— START OF RECORDS FOR PROCESSING —

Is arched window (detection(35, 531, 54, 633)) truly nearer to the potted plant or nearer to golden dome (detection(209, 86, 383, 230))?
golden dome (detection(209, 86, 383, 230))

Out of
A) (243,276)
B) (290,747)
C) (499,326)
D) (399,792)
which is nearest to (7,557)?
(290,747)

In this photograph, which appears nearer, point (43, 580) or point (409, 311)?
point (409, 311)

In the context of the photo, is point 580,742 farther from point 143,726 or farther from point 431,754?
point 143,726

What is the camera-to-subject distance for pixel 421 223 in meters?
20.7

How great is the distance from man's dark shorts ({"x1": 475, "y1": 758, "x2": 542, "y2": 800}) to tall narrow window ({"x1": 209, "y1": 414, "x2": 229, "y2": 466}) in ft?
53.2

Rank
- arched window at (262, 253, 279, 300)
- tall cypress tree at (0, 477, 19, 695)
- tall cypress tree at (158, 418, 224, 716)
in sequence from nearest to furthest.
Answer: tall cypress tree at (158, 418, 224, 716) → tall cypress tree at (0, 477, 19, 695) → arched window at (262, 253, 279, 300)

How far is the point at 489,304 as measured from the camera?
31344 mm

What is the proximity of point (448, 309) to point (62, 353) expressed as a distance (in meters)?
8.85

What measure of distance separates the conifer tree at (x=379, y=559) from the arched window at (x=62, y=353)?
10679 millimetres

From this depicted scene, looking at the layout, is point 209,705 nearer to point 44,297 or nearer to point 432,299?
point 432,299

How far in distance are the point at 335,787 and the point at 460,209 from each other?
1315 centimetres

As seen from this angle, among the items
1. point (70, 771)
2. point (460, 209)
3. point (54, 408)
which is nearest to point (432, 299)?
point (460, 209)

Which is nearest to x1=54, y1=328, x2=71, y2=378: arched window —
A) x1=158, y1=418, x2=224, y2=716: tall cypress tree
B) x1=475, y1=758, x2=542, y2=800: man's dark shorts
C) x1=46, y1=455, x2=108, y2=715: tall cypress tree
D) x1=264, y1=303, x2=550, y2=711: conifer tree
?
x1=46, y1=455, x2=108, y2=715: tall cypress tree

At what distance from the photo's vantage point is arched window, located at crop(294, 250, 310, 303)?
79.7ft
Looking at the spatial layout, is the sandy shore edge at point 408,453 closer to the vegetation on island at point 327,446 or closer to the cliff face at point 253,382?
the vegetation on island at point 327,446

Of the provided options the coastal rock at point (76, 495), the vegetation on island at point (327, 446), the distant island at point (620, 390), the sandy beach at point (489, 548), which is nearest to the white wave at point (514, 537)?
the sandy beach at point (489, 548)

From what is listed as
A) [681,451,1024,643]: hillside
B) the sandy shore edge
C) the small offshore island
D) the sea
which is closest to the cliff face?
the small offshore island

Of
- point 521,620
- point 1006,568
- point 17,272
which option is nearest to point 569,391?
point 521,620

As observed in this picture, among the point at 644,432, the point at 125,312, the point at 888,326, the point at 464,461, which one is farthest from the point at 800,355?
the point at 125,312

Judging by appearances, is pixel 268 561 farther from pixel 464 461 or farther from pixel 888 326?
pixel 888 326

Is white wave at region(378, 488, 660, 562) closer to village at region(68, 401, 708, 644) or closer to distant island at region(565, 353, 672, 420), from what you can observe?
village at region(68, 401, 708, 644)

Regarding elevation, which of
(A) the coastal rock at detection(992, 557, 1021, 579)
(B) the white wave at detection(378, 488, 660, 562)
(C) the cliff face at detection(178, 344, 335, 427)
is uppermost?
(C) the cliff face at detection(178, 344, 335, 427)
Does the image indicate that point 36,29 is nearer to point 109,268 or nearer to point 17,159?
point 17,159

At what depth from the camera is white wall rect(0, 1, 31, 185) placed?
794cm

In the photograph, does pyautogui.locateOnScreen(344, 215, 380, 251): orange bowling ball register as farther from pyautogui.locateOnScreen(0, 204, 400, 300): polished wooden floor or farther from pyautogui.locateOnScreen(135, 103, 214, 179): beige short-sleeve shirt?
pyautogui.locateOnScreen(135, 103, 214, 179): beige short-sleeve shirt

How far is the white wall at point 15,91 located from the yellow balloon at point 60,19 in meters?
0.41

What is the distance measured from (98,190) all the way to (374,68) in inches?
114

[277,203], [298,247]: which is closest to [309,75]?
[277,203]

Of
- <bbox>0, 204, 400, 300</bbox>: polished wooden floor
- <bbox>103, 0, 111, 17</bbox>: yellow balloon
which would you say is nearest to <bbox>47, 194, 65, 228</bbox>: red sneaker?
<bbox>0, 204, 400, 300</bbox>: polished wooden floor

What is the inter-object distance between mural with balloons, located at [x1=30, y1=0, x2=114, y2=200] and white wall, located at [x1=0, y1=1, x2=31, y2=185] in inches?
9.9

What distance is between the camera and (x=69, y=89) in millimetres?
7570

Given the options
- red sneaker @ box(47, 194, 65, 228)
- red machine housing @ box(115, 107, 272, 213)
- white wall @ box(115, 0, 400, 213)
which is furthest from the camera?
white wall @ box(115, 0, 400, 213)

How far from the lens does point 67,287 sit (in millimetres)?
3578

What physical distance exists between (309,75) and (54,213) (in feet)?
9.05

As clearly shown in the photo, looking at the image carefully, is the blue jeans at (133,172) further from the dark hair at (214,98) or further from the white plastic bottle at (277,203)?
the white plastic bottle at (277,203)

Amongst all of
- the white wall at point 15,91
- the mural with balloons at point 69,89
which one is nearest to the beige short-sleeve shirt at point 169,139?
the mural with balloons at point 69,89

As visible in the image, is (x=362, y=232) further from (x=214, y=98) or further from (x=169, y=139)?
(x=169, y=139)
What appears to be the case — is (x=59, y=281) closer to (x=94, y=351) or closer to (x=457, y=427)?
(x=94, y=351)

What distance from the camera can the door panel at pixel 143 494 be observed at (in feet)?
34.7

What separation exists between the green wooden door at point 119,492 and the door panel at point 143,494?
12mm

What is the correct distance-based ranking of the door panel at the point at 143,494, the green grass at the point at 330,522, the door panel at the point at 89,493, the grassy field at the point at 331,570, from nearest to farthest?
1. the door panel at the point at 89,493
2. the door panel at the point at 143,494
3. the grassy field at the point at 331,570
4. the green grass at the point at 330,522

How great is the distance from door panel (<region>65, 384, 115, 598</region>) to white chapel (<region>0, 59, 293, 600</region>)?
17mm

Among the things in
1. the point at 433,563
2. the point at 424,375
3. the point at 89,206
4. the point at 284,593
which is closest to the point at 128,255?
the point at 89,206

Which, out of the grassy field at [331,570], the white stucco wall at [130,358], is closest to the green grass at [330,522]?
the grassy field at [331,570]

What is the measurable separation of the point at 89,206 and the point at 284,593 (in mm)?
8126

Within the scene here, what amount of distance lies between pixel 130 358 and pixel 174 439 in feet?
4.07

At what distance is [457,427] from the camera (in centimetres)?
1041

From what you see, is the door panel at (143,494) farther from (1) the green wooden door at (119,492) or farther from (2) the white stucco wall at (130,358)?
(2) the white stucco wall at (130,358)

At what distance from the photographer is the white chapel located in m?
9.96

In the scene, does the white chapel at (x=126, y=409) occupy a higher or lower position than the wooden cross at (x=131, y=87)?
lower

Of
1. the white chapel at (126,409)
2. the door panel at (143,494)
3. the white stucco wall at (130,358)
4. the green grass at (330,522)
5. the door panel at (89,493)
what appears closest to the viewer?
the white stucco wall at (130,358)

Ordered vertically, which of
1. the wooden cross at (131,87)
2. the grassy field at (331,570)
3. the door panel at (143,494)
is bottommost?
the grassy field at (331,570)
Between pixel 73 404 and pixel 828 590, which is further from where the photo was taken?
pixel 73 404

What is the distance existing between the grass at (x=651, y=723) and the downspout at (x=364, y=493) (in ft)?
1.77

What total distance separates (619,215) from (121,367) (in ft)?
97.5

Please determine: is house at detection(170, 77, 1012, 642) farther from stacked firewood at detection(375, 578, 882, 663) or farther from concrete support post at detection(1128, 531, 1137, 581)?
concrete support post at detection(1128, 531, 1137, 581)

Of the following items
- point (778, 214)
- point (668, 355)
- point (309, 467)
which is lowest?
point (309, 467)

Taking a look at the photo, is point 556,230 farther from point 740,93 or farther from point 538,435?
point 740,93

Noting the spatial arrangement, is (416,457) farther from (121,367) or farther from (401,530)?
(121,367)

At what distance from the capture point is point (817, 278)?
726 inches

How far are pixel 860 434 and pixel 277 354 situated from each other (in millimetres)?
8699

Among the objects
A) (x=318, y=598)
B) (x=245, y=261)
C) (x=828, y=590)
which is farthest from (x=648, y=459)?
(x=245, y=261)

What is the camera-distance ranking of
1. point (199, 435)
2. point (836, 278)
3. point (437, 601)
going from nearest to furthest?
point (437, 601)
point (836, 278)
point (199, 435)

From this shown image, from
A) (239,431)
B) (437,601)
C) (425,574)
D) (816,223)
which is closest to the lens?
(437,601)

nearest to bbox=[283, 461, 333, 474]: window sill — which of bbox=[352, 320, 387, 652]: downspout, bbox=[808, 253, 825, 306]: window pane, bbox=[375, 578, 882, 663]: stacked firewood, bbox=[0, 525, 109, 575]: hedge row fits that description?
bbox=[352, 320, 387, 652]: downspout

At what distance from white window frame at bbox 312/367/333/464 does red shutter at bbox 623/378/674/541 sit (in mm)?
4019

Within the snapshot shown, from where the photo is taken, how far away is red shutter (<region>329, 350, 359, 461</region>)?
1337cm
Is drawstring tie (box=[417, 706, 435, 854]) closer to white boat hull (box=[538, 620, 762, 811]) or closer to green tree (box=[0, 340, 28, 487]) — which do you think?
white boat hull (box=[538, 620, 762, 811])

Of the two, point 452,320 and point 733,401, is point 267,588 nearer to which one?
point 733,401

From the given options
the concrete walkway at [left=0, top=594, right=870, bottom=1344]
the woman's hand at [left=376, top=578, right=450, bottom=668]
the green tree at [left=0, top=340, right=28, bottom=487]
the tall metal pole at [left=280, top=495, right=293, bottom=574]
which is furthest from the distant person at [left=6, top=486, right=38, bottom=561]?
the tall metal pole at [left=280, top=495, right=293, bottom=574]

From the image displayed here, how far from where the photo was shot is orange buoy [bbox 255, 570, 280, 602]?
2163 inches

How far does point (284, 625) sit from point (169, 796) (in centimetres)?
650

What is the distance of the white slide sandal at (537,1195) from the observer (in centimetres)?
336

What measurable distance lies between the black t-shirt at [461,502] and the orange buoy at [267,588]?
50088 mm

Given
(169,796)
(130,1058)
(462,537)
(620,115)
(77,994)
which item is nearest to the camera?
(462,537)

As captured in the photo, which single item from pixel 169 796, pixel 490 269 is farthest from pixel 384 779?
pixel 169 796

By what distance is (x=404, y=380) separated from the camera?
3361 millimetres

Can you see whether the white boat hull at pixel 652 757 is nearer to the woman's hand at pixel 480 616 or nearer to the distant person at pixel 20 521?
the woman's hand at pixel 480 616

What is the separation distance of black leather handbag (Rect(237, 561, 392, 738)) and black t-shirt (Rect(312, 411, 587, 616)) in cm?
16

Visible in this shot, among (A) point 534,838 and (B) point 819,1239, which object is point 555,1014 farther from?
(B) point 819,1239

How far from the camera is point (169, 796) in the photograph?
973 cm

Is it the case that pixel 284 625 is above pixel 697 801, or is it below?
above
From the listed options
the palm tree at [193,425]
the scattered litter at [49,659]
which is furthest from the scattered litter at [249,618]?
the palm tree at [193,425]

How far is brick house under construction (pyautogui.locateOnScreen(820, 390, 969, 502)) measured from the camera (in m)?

— END OF RECORDS FOR PROCESSING —

EXERCISE DETAILS: Set down, word for word, every line from the line that holds "From the image" to the end of the entries above, including both ends.

THE REPLY:
From the image displayed here, how far from where the photo was shot is orange buoy [bbox 255, 570, 280, 602]?
2163 inches

How far does point (284, 625) sit from point (169, 796) (in centimetres)?
650

What is the distance of the white slide sandal at (537,1195) from the observer (in centimetres)?
336

What measurable distance lies between the black t-shirt at [461,502] and the orange buoy at [267,588]?
50088 mm

Given
(169,796)
(130,1058)
(462,537)
(620,115)
(77,994)
which item is nearest to the camera?
(462,537)

As captured in the photo, which single item from pixel 169 796, pixel 490 269 is farthest from pixel 384 779?
pixel 169 796

By what distance is (x=404, y=380) separated from the camera?
3361 millimetres

Can you see whether the white boat hull at pixel 652 757 is nearer to the woman's hand at pixel 480 616 or nearer to the distant person at pixel 20 521?
the woman's hand at pixel 480 616

What is the separation distance of black leather handbag (Rect(237, 561, 392, 738)) and black t-shirt (Rect(312, 411, 587, 616)) in cm?
16

Visible in this shot, among (A) point 534,838 and (B) point 819,1239, which object is point 555,1014 farther from?
(B) point 819,1239

How far from the camera is point (169, 796) in the photograph?
973 cm

Is it the case that pixel 284 625 is above pixel 697 801, or is it below?
above
From the listed options
the palm tree at [193,425]
the scattered litter at [49,659]
which is furthest from the scattered litter at [249,618]?
the palm tree at [193,425]

How far is brick house under construction (pyautogui.locateOnScreen(820, 390, 969, 502)) measured from the camera (in m)?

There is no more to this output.